> _Written task_:
Copy out the entries word for word, starting with the line that contains "Of left=253, top=180, right=271, bottom=212: cabinet" and continuing through the end of the entries.

> _Entries on scene geometry_:

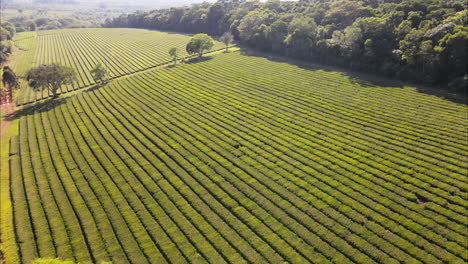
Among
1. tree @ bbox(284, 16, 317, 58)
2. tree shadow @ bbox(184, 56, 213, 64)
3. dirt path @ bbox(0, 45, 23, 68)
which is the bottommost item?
dirt path @ bbox(0, 45, 23, 68)

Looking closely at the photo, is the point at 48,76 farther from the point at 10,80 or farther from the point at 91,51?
the point at 91,51

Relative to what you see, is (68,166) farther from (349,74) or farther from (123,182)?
(349,74)

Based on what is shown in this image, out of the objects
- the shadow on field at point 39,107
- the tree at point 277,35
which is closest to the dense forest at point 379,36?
the tree at point 277,35

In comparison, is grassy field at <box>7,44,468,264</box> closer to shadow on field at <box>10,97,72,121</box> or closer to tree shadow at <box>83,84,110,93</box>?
shadow on field at <box>10,97,72,121</box>

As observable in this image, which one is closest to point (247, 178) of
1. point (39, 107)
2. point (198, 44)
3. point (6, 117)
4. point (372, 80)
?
point (372, 80)

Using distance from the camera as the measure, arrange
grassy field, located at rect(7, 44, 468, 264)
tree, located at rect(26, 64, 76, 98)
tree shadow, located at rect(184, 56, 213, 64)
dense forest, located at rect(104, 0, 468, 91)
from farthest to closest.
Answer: tree shadow, located at rect(184, 56, 213, 64) < tree, located at rect(26, 64, 76, 98) < dense forest, located at rect(104, 0, 468, 91) < grassy field, located at rect(7, 44, 468, 264)

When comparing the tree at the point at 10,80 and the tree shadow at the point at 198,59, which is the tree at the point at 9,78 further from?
the tree shadow at the point at 198,59

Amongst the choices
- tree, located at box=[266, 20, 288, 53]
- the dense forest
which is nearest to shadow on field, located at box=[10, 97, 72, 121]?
tree, located at box=[266, 20, 288, 53]
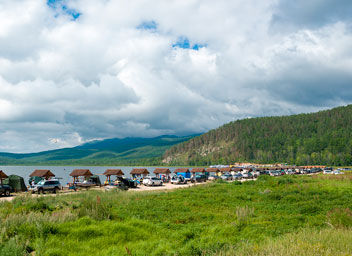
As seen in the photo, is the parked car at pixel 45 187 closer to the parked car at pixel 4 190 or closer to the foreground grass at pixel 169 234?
the parked car at pixel 4 190

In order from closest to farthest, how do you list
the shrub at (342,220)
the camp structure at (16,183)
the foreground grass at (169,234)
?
the foreground grass at (169,234) < the shrub at (342,220) < the camp structure at (16,183)

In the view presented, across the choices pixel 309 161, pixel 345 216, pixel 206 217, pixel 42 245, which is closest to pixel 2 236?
pixel 42 245

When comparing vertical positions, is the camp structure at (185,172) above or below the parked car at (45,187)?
below

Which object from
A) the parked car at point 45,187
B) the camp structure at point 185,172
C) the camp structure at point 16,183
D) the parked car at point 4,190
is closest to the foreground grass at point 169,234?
the parked car at point 4,190

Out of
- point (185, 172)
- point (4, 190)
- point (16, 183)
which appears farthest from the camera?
point (185, 172)

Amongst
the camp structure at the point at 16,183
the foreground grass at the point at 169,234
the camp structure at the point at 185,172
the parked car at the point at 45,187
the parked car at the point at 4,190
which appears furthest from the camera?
the camp structure at the point at 185,172

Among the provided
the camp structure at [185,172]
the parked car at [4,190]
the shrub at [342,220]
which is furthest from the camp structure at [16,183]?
the shrub at [342,220]

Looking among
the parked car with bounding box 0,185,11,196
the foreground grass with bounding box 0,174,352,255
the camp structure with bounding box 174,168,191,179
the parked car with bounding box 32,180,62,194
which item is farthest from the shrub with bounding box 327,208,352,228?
the camp structure with bounding box 174,168,191,179

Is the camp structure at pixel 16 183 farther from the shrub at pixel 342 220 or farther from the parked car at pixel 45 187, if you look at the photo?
the shrub at pixel 342 220

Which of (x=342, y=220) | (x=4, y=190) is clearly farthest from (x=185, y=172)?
(x=342, y=220)

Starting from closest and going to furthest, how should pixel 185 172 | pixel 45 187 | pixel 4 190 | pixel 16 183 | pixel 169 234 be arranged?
pixel 169 234
pixel 4 190
pixel 45 187
pixel 16 183
pixel 185 172

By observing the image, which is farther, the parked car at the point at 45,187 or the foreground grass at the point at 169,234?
the parked car at the point at 45,187

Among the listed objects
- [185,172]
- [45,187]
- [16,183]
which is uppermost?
[16,183]

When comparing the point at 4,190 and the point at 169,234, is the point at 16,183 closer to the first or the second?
the point at 4,190
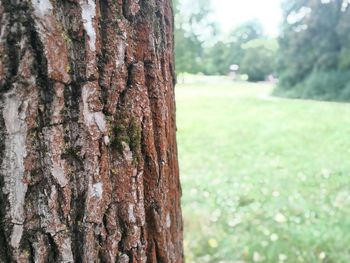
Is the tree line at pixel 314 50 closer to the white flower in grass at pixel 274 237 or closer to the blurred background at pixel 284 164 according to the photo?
the blurred background at pixel 284 164

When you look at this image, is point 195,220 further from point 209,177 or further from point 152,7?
point 152,7

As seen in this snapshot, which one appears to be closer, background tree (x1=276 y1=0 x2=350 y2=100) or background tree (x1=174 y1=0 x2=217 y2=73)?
background tree (x1=276 y1=0 x2=350 y2=100)

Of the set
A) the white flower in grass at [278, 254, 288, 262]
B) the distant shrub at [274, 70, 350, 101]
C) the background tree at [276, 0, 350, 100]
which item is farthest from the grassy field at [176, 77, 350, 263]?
the background tree at [276, 0, 350, 100]

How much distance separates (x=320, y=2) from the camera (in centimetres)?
2086

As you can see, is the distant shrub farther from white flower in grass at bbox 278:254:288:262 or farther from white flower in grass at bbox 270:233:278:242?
white flower in grass at bbox 278:254:288:262

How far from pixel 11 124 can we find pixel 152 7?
1.37 feet

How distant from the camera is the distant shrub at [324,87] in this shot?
20.4 metres

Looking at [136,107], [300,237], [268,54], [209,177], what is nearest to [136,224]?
[136,107]

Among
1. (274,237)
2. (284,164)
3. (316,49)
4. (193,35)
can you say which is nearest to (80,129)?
(274,237)

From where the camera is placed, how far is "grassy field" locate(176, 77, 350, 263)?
11.5 ft

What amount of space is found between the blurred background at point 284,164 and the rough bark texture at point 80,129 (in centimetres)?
246

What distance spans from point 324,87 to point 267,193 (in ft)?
55.8

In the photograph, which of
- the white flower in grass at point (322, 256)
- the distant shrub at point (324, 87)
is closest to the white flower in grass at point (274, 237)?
the white flower in grass at point (322, 256)

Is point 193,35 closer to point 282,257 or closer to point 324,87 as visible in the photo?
point 324,87
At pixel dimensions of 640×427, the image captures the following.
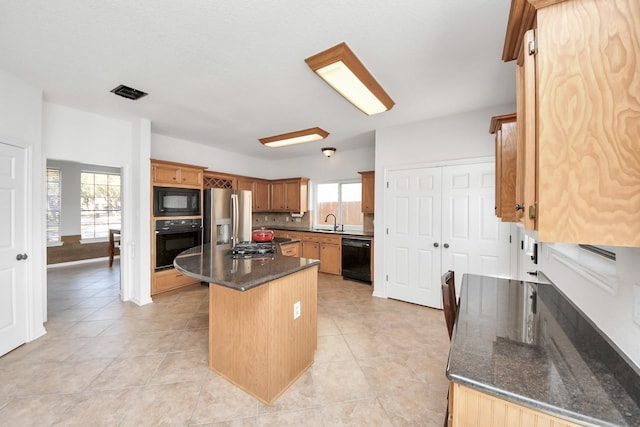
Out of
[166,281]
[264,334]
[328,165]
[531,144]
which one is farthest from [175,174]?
[531,144]

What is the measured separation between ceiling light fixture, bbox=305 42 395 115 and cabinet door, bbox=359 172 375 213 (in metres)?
2.00

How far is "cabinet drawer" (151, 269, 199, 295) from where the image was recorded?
374 cm

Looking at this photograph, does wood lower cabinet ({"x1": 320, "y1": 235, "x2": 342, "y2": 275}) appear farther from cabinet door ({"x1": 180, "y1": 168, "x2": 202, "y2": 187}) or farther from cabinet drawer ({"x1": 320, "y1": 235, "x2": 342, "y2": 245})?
cabinet door ({"x1": 180, "y1": 168, "x2": 202, "y2": 187})

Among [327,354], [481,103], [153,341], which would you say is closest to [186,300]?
[153,341]

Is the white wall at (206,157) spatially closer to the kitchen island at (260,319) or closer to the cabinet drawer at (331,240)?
the cabinet drawer at (331,240)

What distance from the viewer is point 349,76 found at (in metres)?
2.18

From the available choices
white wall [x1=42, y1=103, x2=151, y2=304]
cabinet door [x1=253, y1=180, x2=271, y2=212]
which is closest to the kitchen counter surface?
white wall [x1=42, y1=103, x2=151, y2=304]

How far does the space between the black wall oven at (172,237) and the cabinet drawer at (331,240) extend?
2290 millimetres

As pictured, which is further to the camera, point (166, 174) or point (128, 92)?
point (166, 174)

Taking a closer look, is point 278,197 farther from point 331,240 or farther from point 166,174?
point 166,174

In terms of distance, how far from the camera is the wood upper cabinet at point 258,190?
17.6 feet

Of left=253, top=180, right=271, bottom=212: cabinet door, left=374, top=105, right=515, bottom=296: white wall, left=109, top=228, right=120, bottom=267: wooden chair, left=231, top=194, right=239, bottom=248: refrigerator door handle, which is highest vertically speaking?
left=374, top=105, right=515, bottom=296: white wall

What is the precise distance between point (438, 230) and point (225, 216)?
3499 millimetres

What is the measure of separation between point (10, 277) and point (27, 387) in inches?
45.5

> _Written answer_:
Of left=253, top=180, right=271, bottom=212: cabinet door, left=374, top=105, right=515, bottom=296: white wall, left=109, top=228, right=120, bottom=267: wooden chair, left=231, top=194, right=239, bottom=248: refrigerator door handle, which is highest vertically speaking?
left=374, top=105, right=515, bottom=296: white wall

What is the precise distance between point (438, 230) and point (225, 216)?
3499 millimetres

What is the measure of separation between point (10, 277) and point (27, 387) in inches?
45.5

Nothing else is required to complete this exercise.